After breaking his leg in 2000, Marshall took a hiatus from choreography, which makes Monger his first work in eight years. "Coming back at a more mature age has allowed me to honestly pursue the stories and the languages and make the statement I want to make. I'm also a little more brave. Monger is about people who do not have any control over their own destiny. The struggle for self-determination. It addresses the issue of how much of our lives are controlled by others." The narrative work is set to a collage of music that includes works by Taraf de Haidouk, Balkan Beat Box, the Yiddish Radio Project, Margalit Oved, Handel, and Verdi.

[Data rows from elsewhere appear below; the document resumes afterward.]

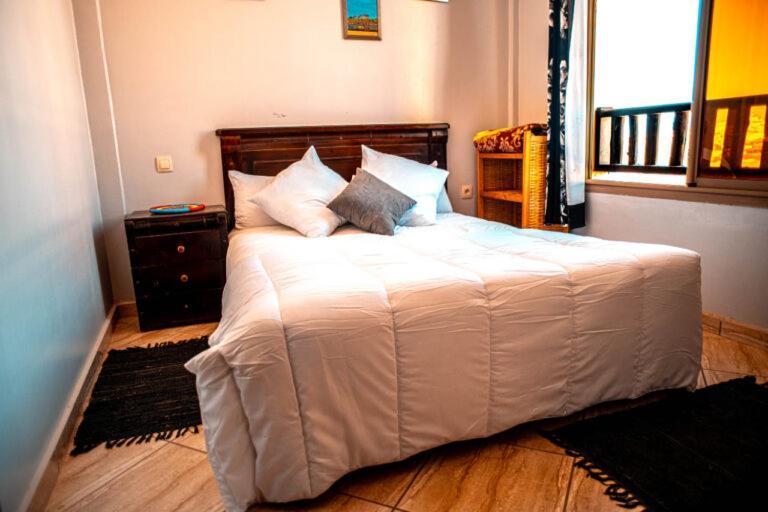 Bed and Breakfast Petit Surfer Imsouane Exterior foto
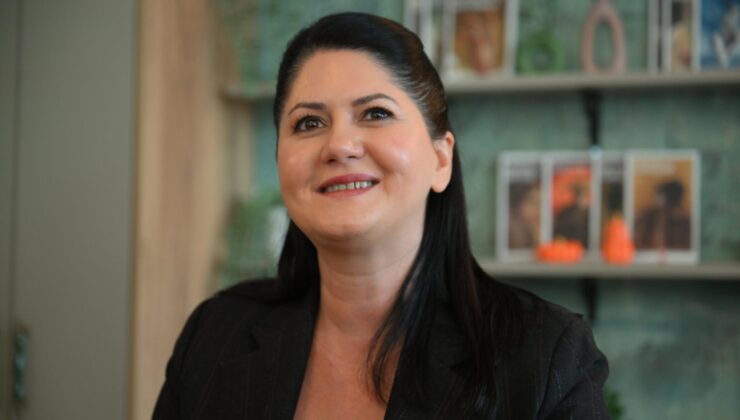 ‘Bu mübarek gece tüm insanlığa huzur getirsin’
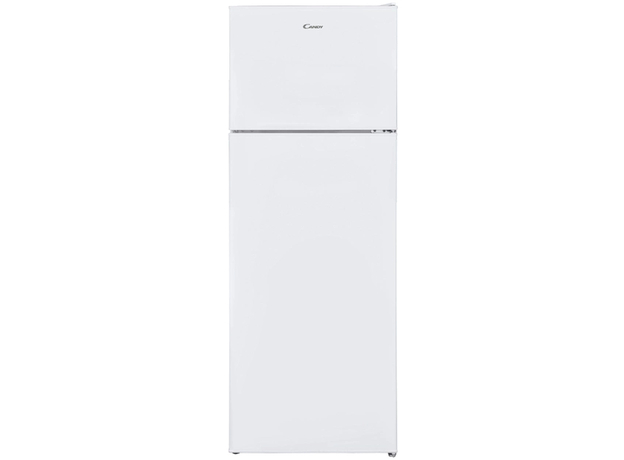 Двокамерний холодильник Candy C1DV145SFW  Двокамерний холодильник Candy C1DV145SFW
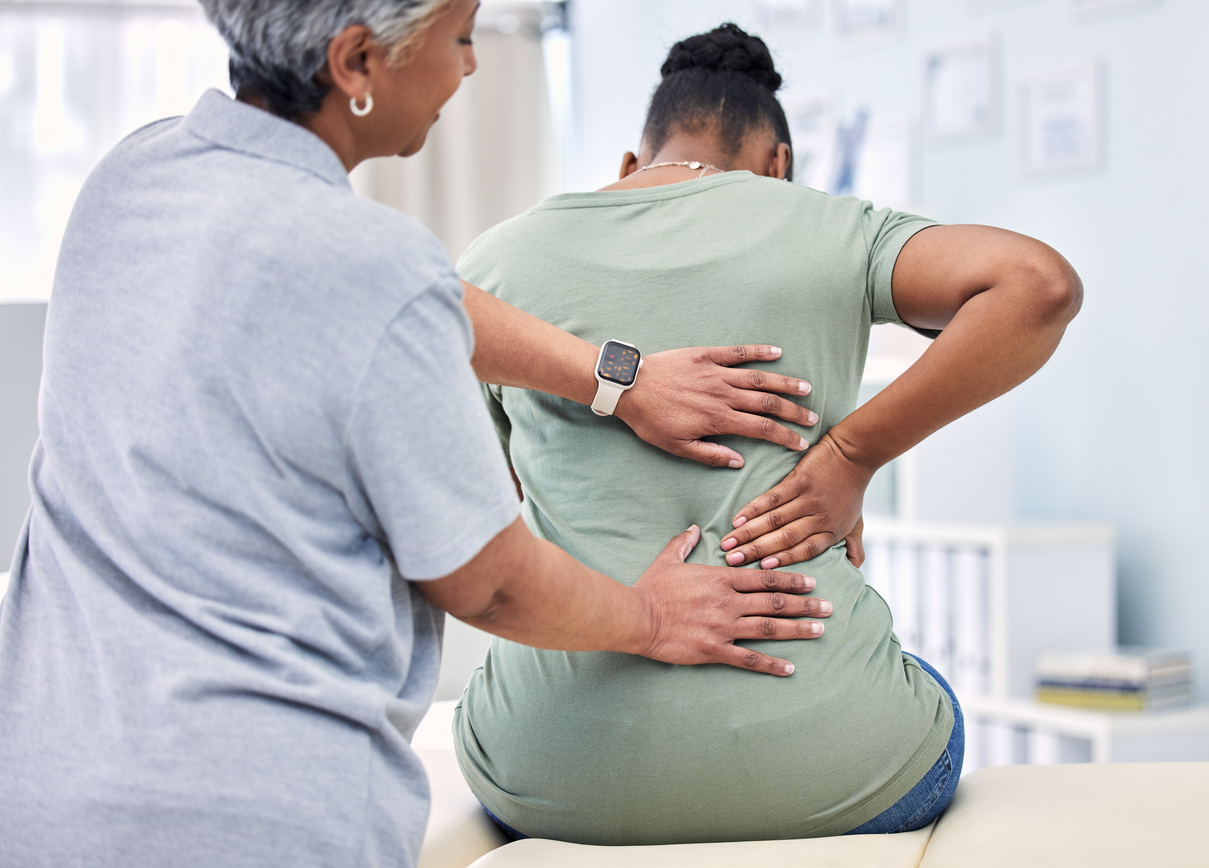 Florida Surgery Consultants Facebook ad: Freedom from Joint Pain: Innovations in Treatment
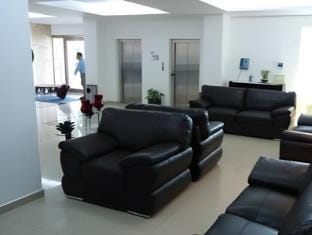 Holiday Inn Express Paraiso - Dos Bocas By IHG Hotel in State of Tabasco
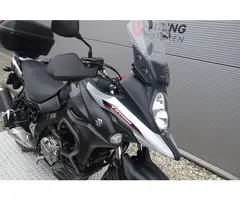 SUZUKI V-STROM DL 650 ABS - 2018 - 7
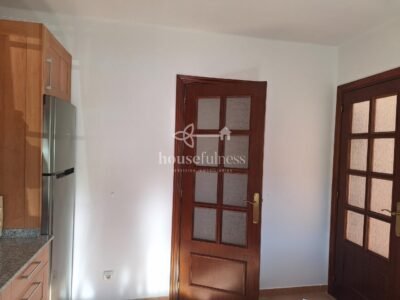 Casa en Moeche de planta baja con gran terreno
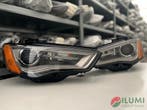AUDI A3 8V XENON USA G+D KPL 8V0941005B 8V0941006B, Auto-onderdelen, Verlichting, Verzenden, Gebruikt, Audi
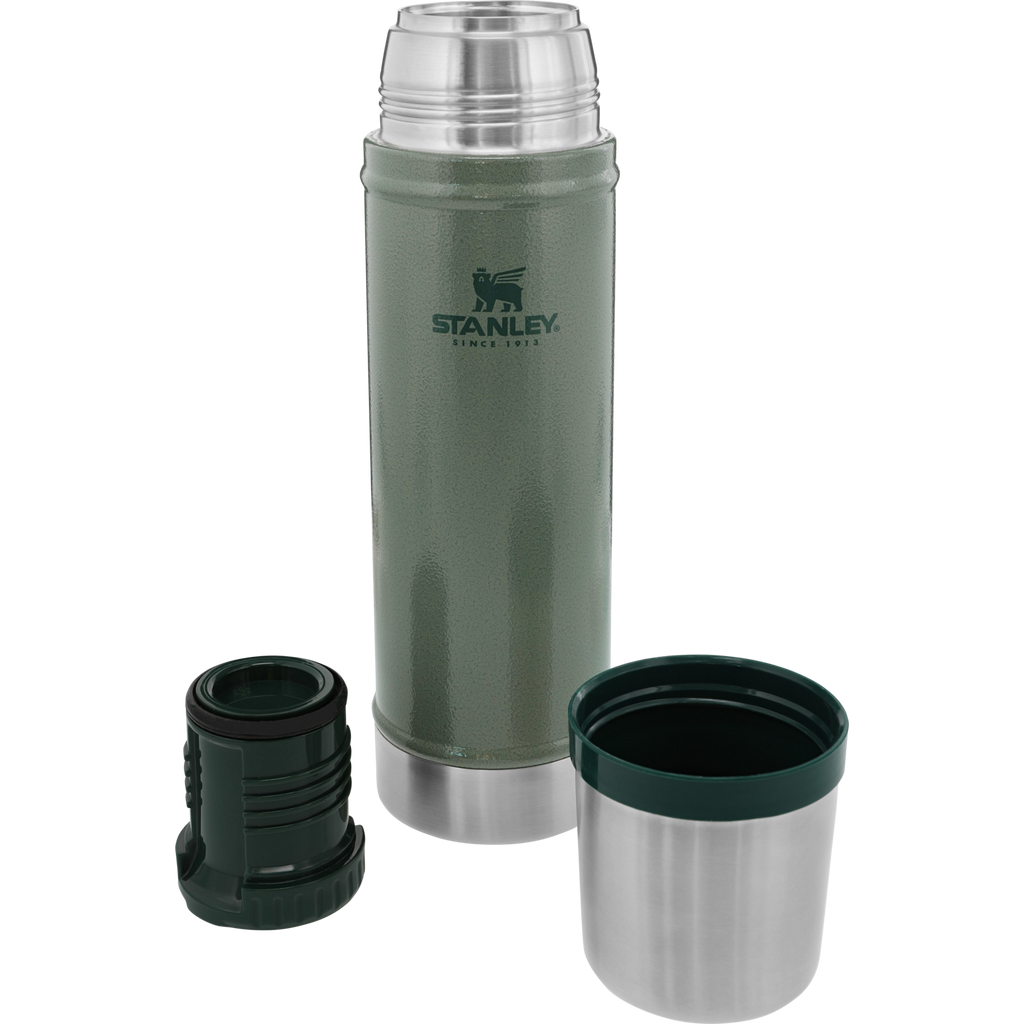 Classic Legendary Bottle | 20 OZ - Stanley Create - Travel Cup Essentials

Marshall's culture, as well as his studies in social theory and philosophy at Harvard University, continue to influence the content of his work. "For me it really is genetic and unavoidable to use my ethnic resources — my Yemenite heritage and my Israeli heritage — as a basis for the movement language. I'm excited to constantly go back and research these stories as a fertile resource." In an effort to develop a distinct vocabulary, Marshall builds his own movement, often teaching it to a single dancer to get a general sense of structure. He then sets sections on a larger group to play with and refine the choreography.

Reflecting on his time as the house choreographer for Ohad Naharin's Batsheva Dance Company, Marshall said, "A wonderful thing I learned there is the totality of the Batsheva dancer, of the Israeli dancer, that is so much a signature of that company. Ohad as a mentor was wonderful. He really allows you to figure it out with very kind nudges and challenging questions."